##### STUDY TEXT

Extended Data Fig. 1: Characterization of ATV+ and ATV- in live cells.
From: Optogenetic manipulation of cellular communication using engineered myosin motors
a, Representative images of randomly chosen mouse fibroblasts expressing either (upper) ATV+ or (lower) ATV- with pmBFP chosen from 3 independent experiments. Scale, 20 µm. b, c, Mouse fibroblasts co-expressing sfGFP-ATV+, mKate2-ATV- and pmiRFP in the same cells. ATV+ and ATV- display significantly different localization patterns within the same cells. Representative images chosen from 3 independent experiments. Scale, 20 µm. Mouse fibroblasts expressing (d) sfGFP-ATV+ or (e) sfGFP-optoATV- were imaged under a total internal reflection (TIRF) microscope. d, Left: A kymograph of a cellular protrusion showing single molecule traces of sfGFP-ATV+ moving down the tip. Scale, 1 µm. Right: Quantification of the velocity of ATV+ moving within cellular protrusions. Single dots represent single molecule traces chosen from 3 independent experiments (N = 23 traces). e, Left: A kymograph of a cellular protrusion where single molecule traces of sfGFP-optoATV- retracting back to the cell body upon light stimulation. Scale, 100 nm. Right: Quantification of the velocity of activated optoATV- moving within cellular protrusions. Single dots represent single molecule traces chosen from 3 independent experiments (N = 16 traces). The graphs are shown as mean ± SEM.

##########

§ REQUIRED ACTION: Does each of these statements agree with the figure legend? For each, answer yes or no and quote the words that decide it: (a) the kymograph of sfGFP-optoATV- in panel e is shown at a scale of 1 µm; (b) the velocity of ATV+ in cellular protrusions was quantified from 23 traces; (c) ATV+ and ATV- show the same localization pattern within the same cells.

##### DATA EXTRACT

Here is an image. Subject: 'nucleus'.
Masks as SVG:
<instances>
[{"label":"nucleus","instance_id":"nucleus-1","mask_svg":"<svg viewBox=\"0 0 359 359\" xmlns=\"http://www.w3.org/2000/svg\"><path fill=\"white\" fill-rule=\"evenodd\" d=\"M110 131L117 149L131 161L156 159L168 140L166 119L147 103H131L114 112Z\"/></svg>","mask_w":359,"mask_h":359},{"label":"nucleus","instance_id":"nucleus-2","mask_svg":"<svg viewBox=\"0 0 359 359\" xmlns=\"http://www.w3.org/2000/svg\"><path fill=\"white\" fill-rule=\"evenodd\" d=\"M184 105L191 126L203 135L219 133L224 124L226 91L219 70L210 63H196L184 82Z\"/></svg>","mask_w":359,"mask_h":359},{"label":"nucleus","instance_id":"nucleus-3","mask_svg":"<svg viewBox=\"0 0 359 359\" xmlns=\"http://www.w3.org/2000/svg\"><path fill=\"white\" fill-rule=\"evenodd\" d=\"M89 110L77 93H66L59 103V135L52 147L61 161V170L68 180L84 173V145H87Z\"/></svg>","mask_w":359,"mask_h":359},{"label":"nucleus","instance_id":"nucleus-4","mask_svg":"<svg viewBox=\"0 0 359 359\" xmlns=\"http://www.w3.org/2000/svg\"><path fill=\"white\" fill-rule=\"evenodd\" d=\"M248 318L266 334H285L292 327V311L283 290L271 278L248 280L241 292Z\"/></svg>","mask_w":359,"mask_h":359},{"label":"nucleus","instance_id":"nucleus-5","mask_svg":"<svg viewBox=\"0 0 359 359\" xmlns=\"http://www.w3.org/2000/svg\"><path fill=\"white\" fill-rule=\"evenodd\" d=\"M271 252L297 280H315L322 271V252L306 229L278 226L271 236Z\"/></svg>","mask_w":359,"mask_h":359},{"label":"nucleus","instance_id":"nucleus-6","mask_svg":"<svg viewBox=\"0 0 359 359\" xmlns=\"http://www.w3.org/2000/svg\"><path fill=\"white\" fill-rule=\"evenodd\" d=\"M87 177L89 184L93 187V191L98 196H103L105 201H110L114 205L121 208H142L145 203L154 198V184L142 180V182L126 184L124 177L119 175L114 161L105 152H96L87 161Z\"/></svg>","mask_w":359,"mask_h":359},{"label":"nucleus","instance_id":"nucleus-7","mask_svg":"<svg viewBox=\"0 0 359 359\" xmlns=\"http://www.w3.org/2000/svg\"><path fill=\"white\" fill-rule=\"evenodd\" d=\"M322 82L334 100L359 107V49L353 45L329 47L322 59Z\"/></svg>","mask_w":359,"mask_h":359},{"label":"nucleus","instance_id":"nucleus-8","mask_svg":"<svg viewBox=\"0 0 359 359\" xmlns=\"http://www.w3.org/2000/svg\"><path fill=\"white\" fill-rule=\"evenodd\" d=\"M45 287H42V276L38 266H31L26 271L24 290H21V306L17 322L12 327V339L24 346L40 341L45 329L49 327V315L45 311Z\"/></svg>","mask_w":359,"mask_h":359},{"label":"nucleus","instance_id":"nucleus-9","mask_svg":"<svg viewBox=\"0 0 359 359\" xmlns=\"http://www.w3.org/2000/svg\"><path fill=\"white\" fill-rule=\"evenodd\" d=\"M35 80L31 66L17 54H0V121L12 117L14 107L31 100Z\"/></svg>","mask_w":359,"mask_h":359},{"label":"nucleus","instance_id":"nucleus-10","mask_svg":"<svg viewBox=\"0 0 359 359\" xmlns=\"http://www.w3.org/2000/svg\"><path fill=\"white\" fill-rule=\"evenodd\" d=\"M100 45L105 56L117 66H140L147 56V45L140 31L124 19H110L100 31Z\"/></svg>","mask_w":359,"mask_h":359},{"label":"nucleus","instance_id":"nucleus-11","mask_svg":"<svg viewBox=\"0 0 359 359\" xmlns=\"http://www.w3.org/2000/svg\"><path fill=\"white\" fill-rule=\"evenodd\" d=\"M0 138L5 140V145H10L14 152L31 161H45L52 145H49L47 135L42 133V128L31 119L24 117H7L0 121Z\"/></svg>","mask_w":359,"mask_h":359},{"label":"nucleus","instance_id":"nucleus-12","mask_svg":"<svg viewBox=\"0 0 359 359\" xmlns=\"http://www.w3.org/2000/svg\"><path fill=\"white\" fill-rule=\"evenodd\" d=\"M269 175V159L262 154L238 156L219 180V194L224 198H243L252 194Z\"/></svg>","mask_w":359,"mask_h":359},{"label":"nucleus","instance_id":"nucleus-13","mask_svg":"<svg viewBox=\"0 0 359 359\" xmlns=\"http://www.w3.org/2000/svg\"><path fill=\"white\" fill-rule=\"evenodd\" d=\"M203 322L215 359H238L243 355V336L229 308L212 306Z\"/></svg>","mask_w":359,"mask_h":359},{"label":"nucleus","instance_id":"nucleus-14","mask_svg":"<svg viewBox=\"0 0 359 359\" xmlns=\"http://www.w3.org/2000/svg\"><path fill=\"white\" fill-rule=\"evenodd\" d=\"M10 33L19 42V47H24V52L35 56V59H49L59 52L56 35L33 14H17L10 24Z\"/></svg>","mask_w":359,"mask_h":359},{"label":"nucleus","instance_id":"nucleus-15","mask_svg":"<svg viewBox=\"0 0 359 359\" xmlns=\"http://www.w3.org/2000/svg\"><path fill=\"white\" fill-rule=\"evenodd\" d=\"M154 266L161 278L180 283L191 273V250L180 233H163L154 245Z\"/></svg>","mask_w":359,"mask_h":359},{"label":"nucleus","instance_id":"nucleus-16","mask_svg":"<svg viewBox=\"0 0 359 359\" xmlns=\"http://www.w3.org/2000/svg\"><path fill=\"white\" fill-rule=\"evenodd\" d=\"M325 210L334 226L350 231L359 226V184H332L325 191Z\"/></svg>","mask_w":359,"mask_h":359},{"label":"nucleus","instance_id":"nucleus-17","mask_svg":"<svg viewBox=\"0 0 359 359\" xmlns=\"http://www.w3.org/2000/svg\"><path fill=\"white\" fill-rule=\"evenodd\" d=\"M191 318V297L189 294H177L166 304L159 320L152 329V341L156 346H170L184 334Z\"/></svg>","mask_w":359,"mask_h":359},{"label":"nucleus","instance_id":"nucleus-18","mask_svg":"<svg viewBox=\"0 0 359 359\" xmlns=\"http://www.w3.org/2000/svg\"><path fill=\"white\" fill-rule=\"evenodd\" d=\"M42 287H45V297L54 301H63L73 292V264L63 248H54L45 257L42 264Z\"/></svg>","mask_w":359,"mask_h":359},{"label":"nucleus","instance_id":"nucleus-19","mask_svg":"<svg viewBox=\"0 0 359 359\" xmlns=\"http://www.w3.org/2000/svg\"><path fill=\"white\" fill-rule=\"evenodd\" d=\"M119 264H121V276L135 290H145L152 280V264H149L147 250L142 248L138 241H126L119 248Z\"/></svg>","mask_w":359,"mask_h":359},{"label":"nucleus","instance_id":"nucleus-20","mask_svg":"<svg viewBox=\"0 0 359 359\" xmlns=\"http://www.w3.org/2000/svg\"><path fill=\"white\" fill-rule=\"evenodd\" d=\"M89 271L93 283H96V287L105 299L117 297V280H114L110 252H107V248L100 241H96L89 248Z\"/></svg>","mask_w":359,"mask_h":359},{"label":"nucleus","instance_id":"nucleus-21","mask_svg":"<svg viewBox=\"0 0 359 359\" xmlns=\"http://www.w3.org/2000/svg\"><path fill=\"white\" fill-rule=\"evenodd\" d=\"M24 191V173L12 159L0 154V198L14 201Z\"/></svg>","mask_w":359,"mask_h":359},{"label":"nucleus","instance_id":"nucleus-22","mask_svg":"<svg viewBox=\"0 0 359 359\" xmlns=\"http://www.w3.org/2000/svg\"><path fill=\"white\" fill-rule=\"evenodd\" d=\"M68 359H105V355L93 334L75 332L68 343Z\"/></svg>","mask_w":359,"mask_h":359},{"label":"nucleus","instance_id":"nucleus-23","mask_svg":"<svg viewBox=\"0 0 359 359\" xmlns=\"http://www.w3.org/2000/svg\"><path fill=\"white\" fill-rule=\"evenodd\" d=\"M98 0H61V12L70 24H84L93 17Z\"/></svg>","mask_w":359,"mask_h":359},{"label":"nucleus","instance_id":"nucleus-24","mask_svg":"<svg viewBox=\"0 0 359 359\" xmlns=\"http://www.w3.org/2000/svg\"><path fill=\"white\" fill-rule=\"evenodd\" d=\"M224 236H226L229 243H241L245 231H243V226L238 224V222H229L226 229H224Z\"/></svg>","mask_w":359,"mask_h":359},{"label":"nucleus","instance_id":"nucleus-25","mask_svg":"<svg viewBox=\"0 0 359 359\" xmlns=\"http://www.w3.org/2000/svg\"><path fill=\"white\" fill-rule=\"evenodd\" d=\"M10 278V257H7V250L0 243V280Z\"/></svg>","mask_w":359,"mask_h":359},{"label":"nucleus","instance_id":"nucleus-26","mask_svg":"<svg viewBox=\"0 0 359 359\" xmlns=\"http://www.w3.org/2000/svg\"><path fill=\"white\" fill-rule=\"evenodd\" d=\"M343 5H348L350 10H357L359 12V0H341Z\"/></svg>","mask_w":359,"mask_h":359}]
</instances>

##########

§ YOUR RESPONSE:
(a) No: "Scale, 100 nm."
(b) Yes: "(N = 23 traces)"
(c) No: "ATV+ and ATV- display significantly different localization patterns within the same cells."